- Data rows -
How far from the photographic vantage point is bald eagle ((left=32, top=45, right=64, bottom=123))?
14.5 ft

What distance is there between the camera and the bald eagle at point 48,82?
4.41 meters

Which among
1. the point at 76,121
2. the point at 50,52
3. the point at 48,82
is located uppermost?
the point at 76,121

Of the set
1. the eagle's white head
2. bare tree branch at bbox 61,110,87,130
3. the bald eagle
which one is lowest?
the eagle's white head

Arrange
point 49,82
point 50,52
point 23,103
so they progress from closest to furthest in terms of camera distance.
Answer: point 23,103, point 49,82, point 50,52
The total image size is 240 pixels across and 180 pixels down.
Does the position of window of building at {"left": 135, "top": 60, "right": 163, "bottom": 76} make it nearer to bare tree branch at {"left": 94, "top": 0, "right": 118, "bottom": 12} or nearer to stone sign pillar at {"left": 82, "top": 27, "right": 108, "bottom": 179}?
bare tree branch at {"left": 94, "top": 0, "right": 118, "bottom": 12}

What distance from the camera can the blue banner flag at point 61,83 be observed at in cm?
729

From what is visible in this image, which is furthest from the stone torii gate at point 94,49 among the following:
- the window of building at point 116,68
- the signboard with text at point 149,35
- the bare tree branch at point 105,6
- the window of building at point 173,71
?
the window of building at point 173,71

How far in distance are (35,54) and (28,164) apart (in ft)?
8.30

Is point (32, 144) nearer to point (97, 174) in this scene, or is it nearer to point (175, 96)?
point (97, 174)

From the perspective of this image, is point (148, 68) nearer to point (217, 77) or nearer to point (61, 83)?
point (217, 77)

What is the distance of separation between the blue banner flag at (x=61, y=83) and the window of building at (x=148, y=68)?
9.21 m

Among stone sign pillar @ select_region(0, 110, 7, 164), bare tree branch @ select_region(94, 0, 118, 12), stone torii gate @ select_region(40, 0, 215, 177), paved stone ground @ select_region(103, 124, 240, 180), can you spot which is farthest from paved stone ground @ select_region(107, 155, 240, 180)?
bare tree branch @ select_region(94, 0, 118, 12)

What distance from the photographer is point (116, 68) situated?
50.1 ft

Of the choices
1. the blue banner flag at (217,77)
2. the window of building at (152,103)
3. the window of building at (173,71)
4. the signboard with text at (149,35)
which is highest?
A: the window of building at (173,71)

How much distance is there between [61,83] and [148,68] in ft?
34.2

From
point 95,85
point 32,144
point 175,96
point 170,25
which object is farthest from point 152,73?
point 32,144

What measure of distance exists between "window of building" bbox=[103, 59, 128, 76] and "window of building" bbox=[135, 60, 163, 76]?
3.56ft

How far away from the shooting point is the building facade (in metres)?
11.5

- Exercise -
Faithfully transcribe the whole of the data.

- Complete output -
How far from the photographic vantage point is bald eagle ((left=32, top=45, right=64, bottom=123))?
14.5 ft

What distance is there between the camera and the bald eagle at point 48,82?
4.41 meters

Which among
1. the point at 76,121
2. the point at 50,52
3. the point at 48,82
is located uppermost?
the point at 76,121

Of the set
1. the eagle's white head
2. bare tree branch at bbox 61,110,87,130
3. the bald eagle
which one is lowest?
the eagle's white head

Arrange
point 49,82
point 50,52
point 23,103
so they progress from closest to furthest in terms of camera distance.
Answer: point 23,103, point 49,82, point 50,52
The total image size is 240 pixels across and 180 pixels down.
Does the position of window of building at {"left": 135, "top": 60, "right": 163, "bottom": 76} make it nearer to bare tree branch at {"left": 94, "top": 0, "right": 118, "bottom": 12} or nearer to stone sign pillar at {"left": 82, "top": 27, "right": 108, "bottom": 179}?
bare tree branch at {"left": 94, "top": 0, "right": 118, "bottom": 12}

What distance from the camera can the blue banner flag at point 61,83 be observed at in cm?
729

From what is visible in this image, which is furthest from the stone torii gate at point 94,49 among the following:
- the window of building at point 116,68
- the signboard with text at point 149,35
- the bare tree branch at point 105,6
- the window of building at point 173,71
?
the window of building at point 173,71

How far in distance are (35,54) and (28,164) apart (in ft)?
8.30

Is point (32, 144) nearer to point (97, 174) in this scene, or is it nearer to point (175, 96)?
point (97, 174)

From the perspective of this image, is point (148, 68) nearer to point (217, 77) or nearer to point (61, 83)?
point (217, 77)

What is the distance of separation between the blue banner flag at (x=61, y=83) and the window of building at (x=148, y=68)?
9.21 m

Among stone sign pillar @ select_region(0, 110, 7, 164), bare tree branch @ select_region(94, 0, 118, 12), stone torii gate @ select_region(40, 0, 215, 177), paved stone ground @ select_region(103, 124, 240, 180), can you spot which is farthest from paved stone ground @ select_region(107, 155, 240, 180)?
bare tree branch @ select_region(94, 0, 118, 12)

What distance from the photographer is point (116, 68) situated?
50.1 ft

Of the choices
1. the blue banner flag at (217,77)
2. the window of building at (152,103)
3. the window of building at (173,71)
4. the signboard with text at (149,35)
which is highest?
A: the window of building at (173,71)

How much distance is there between [61,83] and [148,68] in ft?
34.2

From
point 95,85
point 32,144
point 175,96
point 170,25
which object is farthest from point 152,73?
point 32,144

What measure of distance exists between "window of building" bbox=[103, 59, 128, 76] and "window of building" bbox=[135, 60, 163, 76]?
3.56ft

How far away from the shooting point is the building facade (in metres)?
11.5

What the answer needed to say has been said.